Textpassage »
Wenn du genau wissen willst wie das mit den Karten abläuft und wofür sie da sind, lies dir mal das hier durch: Steam Community :: Steam-Sammelkarten

Greets

Fletcher


----------



## Cinnayum (28. Juni 2014)

Für jedes Spiel gibt es eine Anzahl möglicher Karten.

Durch spielen bekommst du diese. Ob du im Hauptmenü abhängst oder tatsächlich spielst, ist unwichtig.

Irgendwann steht bei deiner Abzeichensammlung "keine Funde mehr verbleibend". Die restlichen Karten musst du mit Freunden ertauschen oder im MP für ein paar Cent kaufen.
Wenn du alle Karten eines Spieles 1x hast (meistens 6-10 Stück), kannst du sie zum Abzeichen der ersten Stufe kombinieren.

Dafür bekommst du
- 100 Erfahrung für dein Steamprofil
- 1 Hintergrundbild
- 1 Smiley für den Chat

Neue Karten kannst du danach aber auch nicht mehr erspielen. Du müsstest diese wieder ertauschen oder im MP kaufen, um damit Abzeichen höherer Ränge herzustellen.

Auszüge aus Datensätzen »

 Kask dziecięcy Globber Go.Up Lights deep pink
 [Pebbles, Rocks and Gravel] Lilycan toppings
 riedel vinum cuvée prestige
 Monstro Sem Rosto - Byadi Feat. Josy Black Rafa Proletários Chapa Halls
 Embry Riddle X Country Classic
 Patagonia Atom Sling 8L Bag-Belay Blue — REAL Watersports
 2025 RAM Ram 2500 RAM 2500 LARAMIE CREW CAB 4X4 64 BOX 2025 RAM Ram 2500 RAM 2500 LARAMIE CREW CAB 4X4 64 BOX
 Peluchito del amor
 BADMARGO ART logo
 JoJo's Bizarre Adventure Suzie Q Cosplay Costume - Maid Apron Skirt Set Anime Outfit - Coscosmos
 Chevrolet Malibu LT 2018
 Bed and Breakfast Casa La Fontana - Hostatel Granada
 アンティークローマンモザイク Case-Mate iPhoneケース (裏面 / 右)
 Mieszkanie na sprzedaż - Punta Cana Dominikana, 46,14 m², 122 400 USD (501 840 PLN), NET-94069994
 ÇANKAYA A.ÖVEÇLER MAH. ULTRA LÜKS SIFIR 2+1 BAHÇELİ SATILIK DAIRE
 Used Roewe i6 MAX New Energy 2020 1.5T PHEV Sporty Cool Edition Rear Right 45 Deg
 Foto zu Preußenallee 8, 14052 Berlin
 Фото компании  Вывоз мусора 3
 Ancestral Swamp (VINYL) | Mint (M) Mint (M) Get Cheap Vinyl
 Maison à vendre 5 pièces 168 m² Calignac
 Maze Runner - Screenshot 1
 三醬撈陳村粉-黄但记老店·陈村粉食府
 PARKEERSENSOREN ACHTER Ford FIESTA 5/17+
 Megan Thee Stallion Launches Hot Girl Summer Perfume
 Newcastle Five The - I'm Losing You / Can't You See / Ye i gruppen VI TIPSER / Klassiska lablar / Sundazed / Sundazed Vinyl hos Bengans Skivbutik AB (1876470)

Aufgabe 1 » Was bekommt man laut dem Text über Steam-Sammelkarten, wenn man die Karten zum Abzeichen der ersten Stufe kombiniert?
Aufgabe 2 » Führe den Text über Steam-Sammelkarten nach seinem letzten Satz weiter.

Schriftliche Antwort 1 » 100 Erfahrung für das Steamprofil, ein Hintergrundbild und einen Smiley für den Chat.

Schriftliche Antwort 2 »
Wenn du ein ausreichend hohes Steam-Level erreicht hast (etwa 20) bekommst du ab und zu Booster-Packs mit 3 Karten zu einem zufälligen Spiel. (etwa 2 im Monat, Onlinezeit in Steam ist entscheidend)
Da sind dann wieder Karten drin (manchmal auch glänzende "Foil" / "Folien" Karten). Die kannst du dann im MP verkaufen oder versuchen wieder ein Set zu sammeln.

Es lohnt sich nicht, um damit Steamguthaben zu sammeln. Dafür sind die Karten zu wenig wert, und man muss mehr kaufen, als man "herstellen" kann.
Für ein paar nette Hintergrundbilder für das Accountprofil ist es aber ganz nett.


----------



## Kusarr (28. Juni 2014)

okay danke schö, dann wurde mir meine Frage ja beantwortet. 

Dass ich damit kein Guthaben von 20€ oder so erwirtschaften kann is mir auch klar 
Aber mein Steam-Guthaben is ja autark von meinem reellen Geld. Hab bei 0€ angefangen und wenn ich mal n set vollmachen kann kauf ich halt davon paar karten un mach n abzeichen. gezahlt hab ich also für den kleinen spaß noch nix ^^


----------



## Thallassa (28. Juni 2014)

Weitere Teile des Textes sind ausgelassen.